Best Restaurants 2011: Menu Moves

Menu: A greater focus on share plates of familiar-sounding dishes with touches of high-end ingredients Missing: White tablecloths (though you'll still see linen napkins) The Bill: Foodies on a budget love these spots because many entrees are less than $20. Open Up: Each spot offers a clear view into the kitchen bustle.

Marlin Kaplan closed his opulent One Walnut last year, refocusing his efforts on spots that offer experiences similar to the relaxed Luxe. At Roseangel, typical tacos get dressier, and at Dragonfly in Ohio City, Kaplan simultaneously relaxes fancy dishes and dresses up casual foods. "It's a casual menu in a very hip setting with fine dining ingredients served in a casual way," he says.

Why Go Casual? "There's definitely been a movement away from the white tablecloth," Kaplan says. So it's been necessary to make things a little more accessible from a cost perspective. But informal dining doesn't mean taking away choice ingredients. "You don't have to compromise the quality of the dish," he says. "It's a question of entertaining the diner and giving them something they didn't expect."

Simple Upgrade: Meatballs may be at the lower end of cuisine. But Kaplan, who uses pork shoulder instead of veal, elevates them as a fancy skewer. "Pork shoulder is a lesser cut, but it's used creatively," he says. The ground meat is seasoned with five spices to give it more flavor; skewered on lemon grass spears; and served with Bibb lettuce, radishes and cucumber. "It totally changes how you perceive a meatball," he says.

Fresh Fish: Kaplan uses black bass in his seafood-based take on beef carpaccio. Shaved ultra thin, the bass is dressed with lime and jalapenos — a lot of acidity that actually cooks the fish. "This is a dish you would have seen in a fine dining restaurant, just with a lesser type of ingredient," Kaplan explains.
1865 W. 25th St., Cleveland, 216-696-7774,

Familiar Food

At his new Hudson spot One Red Door, Shawn Monday marries familiar comfort fare with a gourmet stroke. The result is dishes instantly recognizable in name (like pierogies) but with added touches that make them more than run-of-the-mill (filled with roasted mushrooms and leeks). "It's not white tablecloth; it's casual," Monday says. "The atmosphere means having fun dishes like that. It has to be approachable, but we want to make it gourmet."

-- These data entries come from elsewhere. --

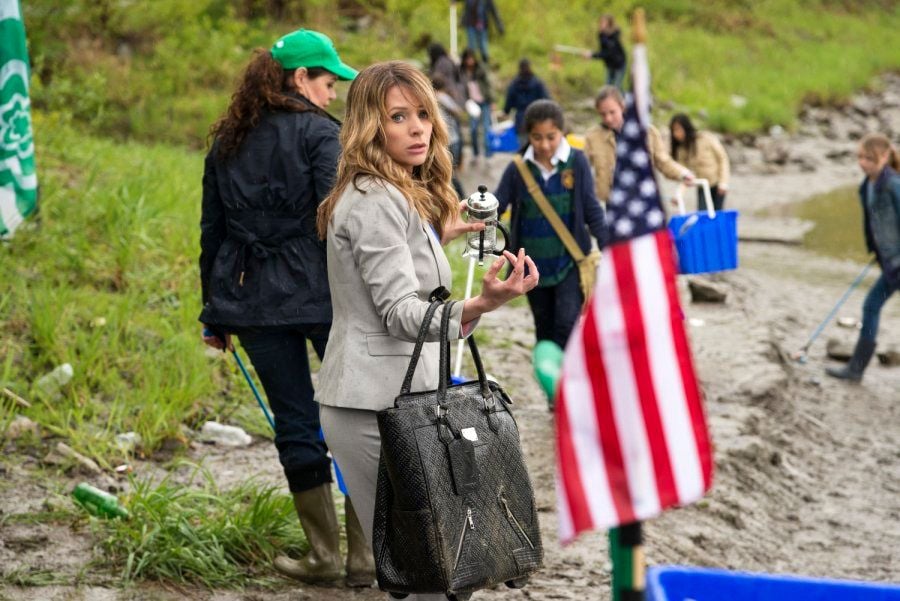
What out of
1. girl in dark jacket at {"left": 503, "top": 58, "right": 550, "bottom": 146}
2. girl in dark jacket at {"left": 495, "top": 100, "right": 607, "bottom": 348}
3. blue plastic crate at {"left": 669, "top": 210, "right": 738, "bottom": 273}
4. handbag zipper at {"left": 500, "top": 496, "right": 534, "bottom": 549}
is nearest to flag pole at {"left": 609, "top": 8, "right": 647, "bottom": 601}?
handbag zipper at {"left": 500, "top": 496, "right": 534, "bottom": 549}

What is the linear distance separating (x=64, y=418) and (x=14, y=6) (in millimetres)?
1926

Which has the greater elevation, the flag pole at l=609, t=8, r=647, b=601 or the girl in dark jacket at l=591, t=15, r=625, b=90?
the girl in dark jacket at l=591, t=15, r=625, b=90

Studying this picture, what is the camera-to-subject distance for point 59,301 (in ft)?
20.9

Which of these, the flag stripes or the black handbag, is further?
the black handbag

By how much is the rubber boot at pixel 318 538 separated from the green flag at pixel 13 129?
8.05 feet

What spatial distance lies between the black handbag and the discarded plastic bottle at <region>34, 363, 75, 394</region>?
2990 millimetres

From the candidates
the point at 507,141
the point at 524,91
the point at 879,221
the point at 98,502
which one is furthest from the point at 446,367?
the point at 524,91

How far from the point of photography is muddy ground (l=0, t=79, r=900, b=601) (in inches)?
174

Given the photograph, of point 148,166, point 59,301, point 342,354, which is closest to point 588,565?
point 342,354

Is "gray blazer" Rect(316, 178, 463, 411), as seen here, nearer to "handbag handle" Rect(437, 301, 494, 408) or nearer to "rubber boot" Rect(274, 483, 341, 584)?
"handbag handle" Rect(437, 301, 494, 408)

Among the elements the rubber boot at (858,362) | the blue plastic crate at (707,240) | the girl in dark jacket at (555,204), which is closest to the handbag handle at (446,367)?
the girl in dark jacket at (555,204)

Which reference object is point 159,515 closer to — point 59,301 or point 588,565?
point 588,565

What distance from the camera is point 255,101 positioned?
404 centimetres

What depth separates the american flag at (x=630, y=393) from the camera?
2.01m
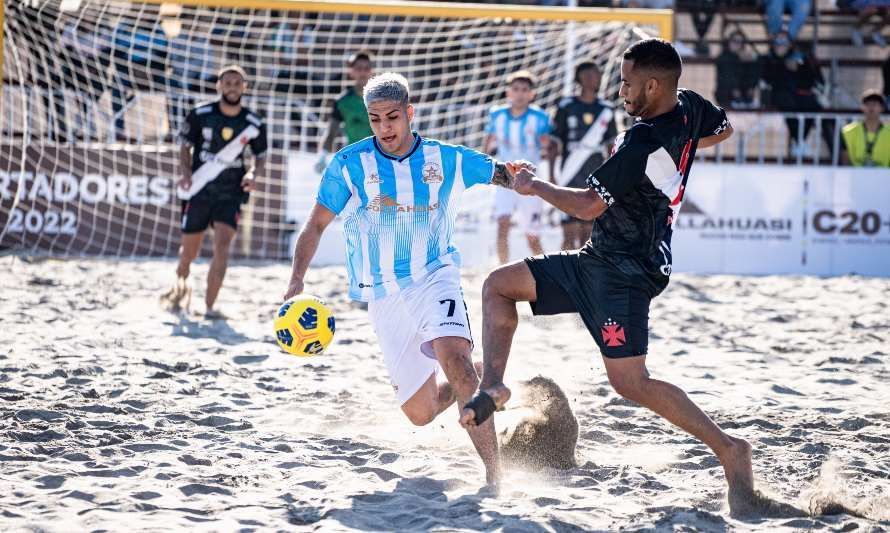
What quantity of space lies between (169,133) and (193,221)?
4.77 m

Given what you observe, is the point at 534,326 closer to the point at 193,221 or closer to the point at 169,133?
the point at 193,221

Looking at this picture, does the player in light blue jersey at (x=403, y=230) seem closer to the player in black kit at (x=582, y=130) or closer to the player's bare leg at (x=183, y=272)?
the player's bare leg at (x=183, y=272)

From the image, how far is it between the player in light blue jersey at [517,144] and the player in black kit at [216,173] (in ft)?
9.55

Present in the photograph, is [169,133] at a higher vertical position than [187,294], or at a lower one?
higher

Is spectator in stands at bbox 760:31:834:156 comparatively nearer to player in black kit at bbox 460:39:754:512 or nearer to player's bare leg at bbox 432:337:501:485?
player in black kit at bbox 460:39:754:512

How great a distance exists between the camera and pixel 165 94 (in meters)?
12.7

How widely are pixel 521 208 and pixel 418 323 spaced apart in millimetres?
6707

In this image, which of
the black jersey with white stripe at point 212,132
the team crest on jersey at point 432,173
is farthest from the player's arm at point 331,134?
the team crest on jersey at point 432,173

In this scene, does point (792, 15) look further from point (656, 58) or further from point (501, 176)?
point (656, 58)

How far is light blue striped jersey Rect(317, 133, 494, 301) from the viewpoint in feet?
15.6

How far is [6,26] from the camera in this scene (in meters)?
11.3

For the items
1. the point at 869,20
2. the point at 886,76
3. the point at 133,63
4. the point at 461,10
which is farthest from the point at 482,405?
the point at 869,20

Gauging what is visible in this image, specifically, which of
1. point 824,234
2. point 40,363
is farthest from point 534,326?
point 824,234

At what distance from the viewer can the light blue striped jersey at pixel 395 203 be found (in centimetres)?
475
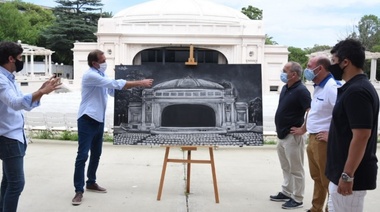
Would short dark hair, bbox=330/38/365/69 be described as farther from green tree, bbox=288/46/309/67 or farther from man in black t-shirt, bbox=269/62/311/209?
green tree, bbox=288/46/309/67

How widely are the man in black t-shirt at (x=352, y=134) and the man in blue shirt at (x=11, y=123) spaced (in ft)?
8.66

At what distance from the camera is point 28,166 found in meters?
7.91

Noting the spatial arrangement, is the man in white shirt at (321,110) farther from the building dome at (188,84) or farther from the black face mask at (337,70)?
the building dome at (188,84)

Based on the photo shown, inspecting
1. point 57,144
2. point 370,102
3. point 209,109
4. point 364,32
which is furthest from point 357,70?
point 364,32

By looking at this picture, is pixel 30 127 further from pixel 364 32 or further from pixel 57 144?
pixel 364 32

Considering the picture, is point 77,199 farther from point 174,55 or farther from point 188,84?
point 174,55

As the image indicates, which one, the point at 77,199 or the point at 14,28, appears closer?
the point at 77,199

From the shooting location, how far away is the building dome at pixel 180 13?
46.4 metres

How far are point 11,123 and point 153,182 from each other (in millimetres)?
3198

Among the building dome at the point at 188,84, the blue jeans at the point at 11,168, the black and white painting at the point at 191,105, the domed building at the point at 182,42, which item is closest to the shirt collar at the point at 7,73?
the blue jeans at the point at 11,168

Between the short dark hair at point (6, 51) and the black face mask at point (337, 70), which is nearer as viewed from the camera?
the black face mask at point (337, 70)

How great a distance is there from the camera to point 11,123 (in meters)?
4.06

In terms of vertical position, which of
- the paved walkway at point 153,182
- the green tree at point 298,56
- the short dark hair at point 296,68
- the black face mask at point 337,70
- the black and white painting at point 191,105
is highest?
the green tree at point 298,56

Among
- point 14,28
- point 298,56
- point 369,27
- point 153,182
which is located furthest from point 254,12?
point 153,182
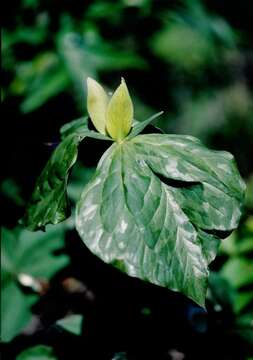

Why Go Casual: "I've been to a lot of these unbelievable restaurants, and I take away from it that it's not really a restaurant; it's more of an experience," Monday says. "We want to be approachable and just have fun with it. It's easy for me to write the dishes in an environment like this. I look at every dish and say, •I want to eat that.' "

McTwist: To be truly approachable, food must be recognizable. So Monday starts with a dish you'll find in most fast food joints: chicken nuggets. To give it a finer flavor, he subs duck confit for chicken. Forget ketchup or mustard. Monday pairs his crispy nuggets with curry aioli and preserved lemon.

Fair Treatment: Expect ingredients to be prepped just as they would at a white-tablecloth spot. Monday slowly cooks the duck in its own fat for four hours, which gives the meat of his nuggets an extra layer of flavor. "Confiting is something that came about from people preserving their meats. It's almost like a poor man's food," Monday says. "It's one of those traits you learn in fine dining, so why not still do it?"

Tiny Touches: "We can't afford flown in truffles from France and Italy," says Monday, explaining how he can work in high-end ingredients while still keeping the price down. "We use truffle pate that still has great flavor." He's also strategic about deploying the truffle flavor. You'll see truffles hiding in the aioli that comes with the thrice-fried pomme frites or in truffle honey dressing on salad.

Dressed Down: "The typical warm spinach salad has poached eggs on it, so we wanted to play on that," Monday says. "And I love an egg that runs over the salad and almost adds to the dressing." His version of the fancy dish with double applewood smoked bacon, crispy mushrooms and truffle honey dressing gets a casual topper from a soft poached egg that's been breaded and fried.